• **What is expected**
Exactly the lines from the one with "Levanto - Hotel Garden" through the end of the data below must be set down, and no pictures with them.

• **Extracted material**
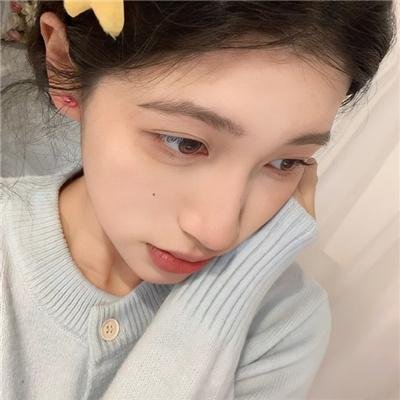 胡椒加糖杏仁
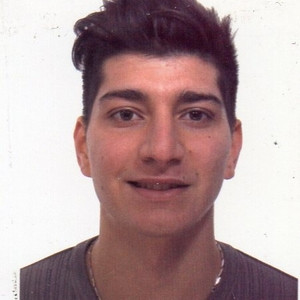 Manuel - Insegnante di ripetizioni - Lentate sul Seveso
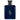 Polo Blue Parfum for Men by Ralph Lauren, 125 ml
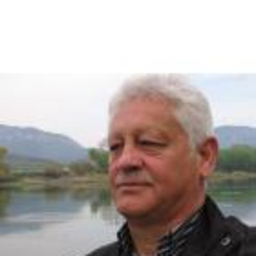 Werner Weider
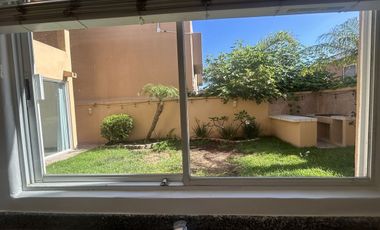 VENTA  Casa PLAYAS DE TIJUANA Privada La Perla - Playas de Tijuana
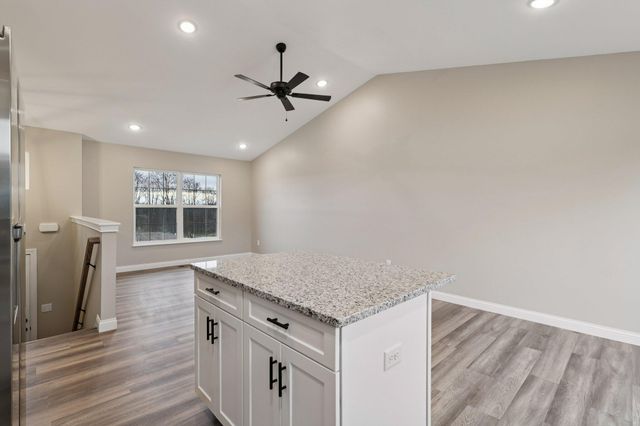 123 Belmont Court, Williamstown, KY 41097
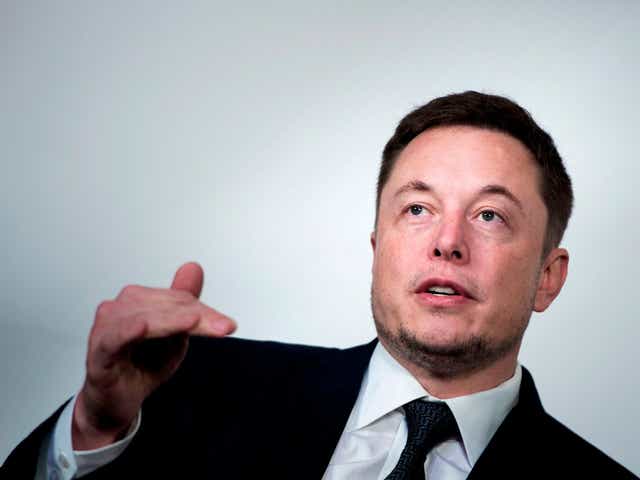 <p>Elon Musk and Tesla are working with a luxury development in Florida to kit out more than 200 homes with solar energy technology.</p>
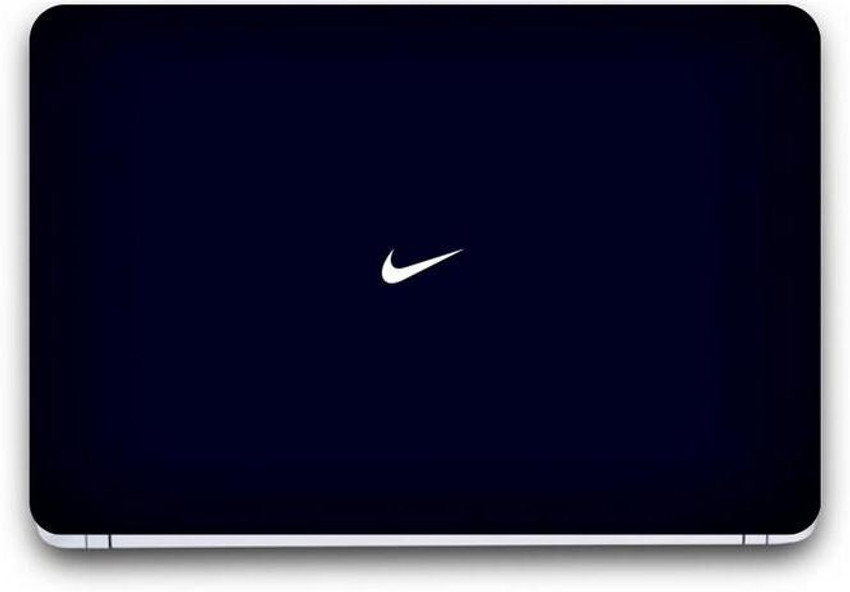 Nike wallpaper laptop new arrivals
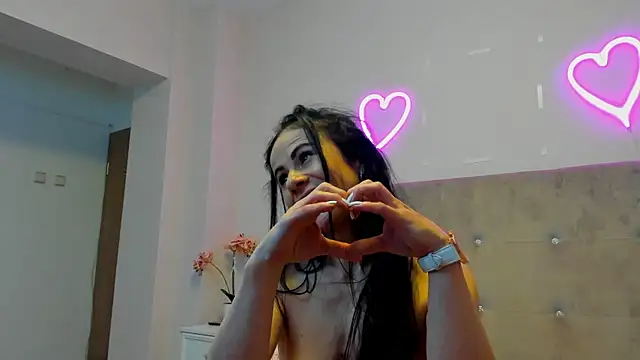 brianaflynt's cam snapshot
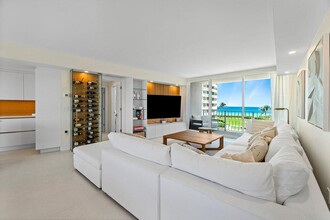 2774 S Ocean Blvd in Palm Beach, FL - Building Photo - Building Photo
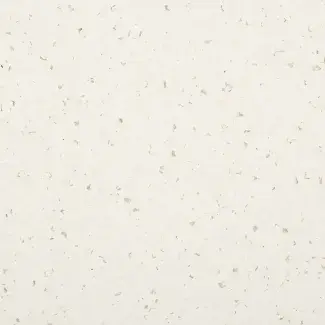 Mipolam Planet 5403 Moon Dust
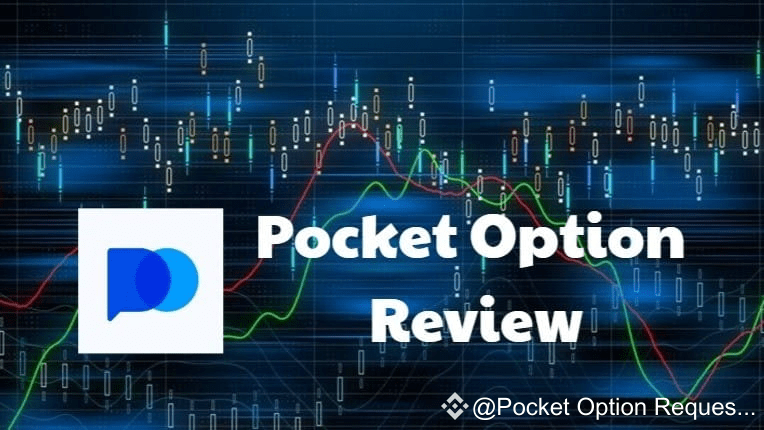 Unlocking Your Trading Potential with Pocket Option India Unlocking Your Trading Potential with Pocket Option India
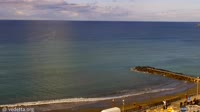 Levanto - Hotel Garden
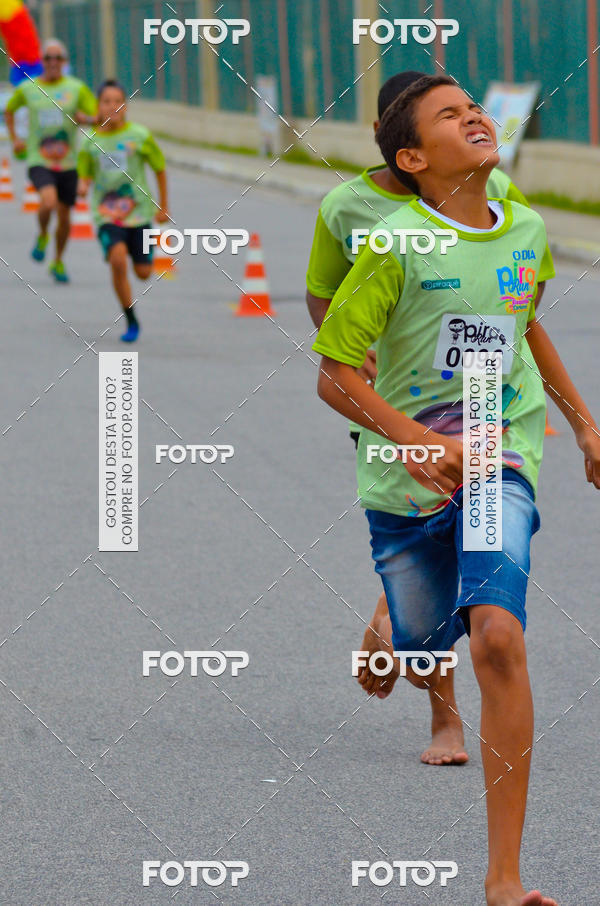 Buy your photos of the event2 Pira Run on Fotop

• **Task response**
 Levanto - Hotel Garden
 Buy your photos of the event2 Pira Run on Fotop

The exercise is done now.